Ольга Михайловна подняла взгляд на большие часы, висевшие над дверью учительской, и, пригладив без всякой надобности свои аккуратно собранные в пучок ярко-рыжие волосы, устремилась к расписанию. Проходя мимо стола, за которым расположилась со своими картами и атласами преподаватель географии Тереза Мансуровна, завуч обратилась к ней озабоченно:
– Сейчас ведь ваш урок у моего Сашки?
– Да, Ольга Михайловна.
– Пожалуйста, опросите его, да построже!
– Ладно, Ольга Михайловна, я его хорошенько погоняю! – улыбнулась Тереза Мансуровна.
– Вот-вот, милая, именно погоняйте!
Сказав так, Жданова повернулась к физику Костикову:
– Не возражаете, Николай Сергеевич, если посещу ваше занятие?

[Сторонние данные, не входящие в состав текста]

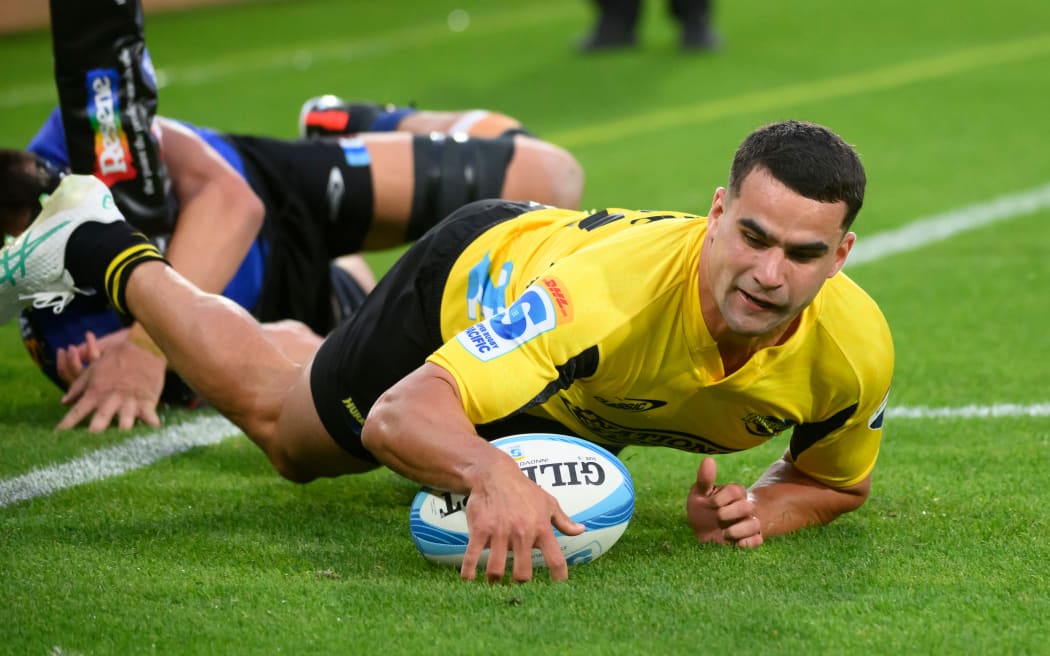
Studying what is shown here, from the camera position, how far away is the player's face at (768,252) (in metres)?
3.41

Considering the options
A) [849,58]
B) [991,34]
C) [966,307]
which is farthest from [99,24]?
[991,34]

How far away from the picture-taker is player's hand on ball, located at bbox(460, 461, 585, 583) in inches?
132

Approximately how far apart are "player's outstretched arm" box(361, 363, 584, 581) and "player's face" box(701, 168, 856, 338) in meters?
0.63

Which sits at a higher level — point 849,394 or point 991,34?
point 849,394

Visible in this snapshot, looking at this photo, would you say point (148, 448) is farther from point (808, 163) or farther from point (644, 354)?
point (808, 163)

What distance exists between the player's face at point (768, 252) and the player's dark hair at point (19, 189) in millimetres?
2781

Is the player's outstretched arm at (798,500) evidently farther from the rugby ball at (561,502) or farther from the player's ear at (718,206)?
the player's ear at (718,206)

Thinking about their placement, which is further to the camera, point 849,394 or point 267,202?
point 267,202

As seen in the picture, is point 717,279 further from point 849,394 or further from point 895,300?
point 895,300

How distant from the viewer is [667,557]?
12.5 ft

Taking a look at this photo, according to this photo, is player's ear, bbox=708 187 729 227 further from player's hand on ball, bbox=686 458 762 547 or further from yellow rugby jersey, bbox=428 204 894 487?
player's hand on ball, bbox=686 458 762 547

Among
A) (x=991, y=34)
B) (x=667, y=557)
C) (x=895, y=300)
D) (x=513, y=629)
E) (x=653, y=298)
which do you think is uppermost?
(x=653, y=298)

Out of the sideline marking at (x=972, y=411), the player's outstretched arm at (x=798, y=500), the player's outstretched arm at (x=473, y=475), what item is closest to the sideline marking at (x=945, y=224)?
the sideline marking at (x=972, y=411)

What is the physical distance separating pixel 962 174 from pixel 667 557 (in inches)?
237
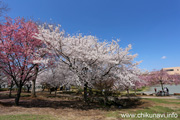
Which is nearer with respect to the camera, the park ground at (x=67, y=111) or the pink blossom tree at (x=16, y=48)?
the park ground at (x=67, y=111)

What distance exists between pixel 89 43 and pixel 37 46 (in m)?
4.91

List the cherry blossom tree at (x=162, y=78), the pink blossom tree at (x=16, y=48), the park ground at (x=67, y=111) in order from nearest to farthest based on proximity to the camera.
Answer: the park ground at (x=67, y=111) → the pink blossom tree at (x=16, y=48) → the cherry blossom tree at (x=162, y=78)

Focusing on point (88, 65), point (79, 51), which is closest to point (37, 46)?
point (79, 51)

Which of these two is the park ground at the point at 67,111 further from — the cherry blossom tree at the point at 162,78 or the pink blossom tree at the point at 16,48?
the cherry blossom tree at the point at 162,78

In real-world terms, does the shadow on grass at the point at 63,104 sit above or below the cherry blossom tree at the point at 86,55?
below

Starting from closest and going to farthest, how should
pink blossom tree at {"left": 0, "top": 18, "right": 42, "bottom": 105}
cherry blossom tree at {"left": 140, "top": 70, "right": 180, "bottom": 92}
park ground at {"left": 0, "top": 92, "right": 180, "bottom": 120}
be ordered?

– Что вы, что вы, уважаемая Ольга Михайловна, буду только рад! Милости прошу!
Костиков пропустил завуча вперёд, и они вышли из учительской одновременно с пронзительно-весёлым школьным звонком.
Родители Ольги Михайловны Ждановой происходили из небольшого села на Рязанщине. В конце 30-х годов отец её решительно перебрался в Москву, прихватив с собой жену и детей и справедливо полагая, что лучше ухватиться за любую работу в Москве, чем умереть с голоду у себя на родине. «Любая» работа подвернулась не сразу, и Михаилу пришлось долго мыкаться, прежде чем он устроился в одну из бригад «Метростроя». Работа была тяжёлой, однако Михаил Муравьёв не роптал, а, напротив, был доволен, что может не только добывать хлеб для своей Пелагеюшки и сына с дочкой, но и способствовать своим трудом, как им сказал начальник, будущим удобствам в смысле передвижения граждан по городу.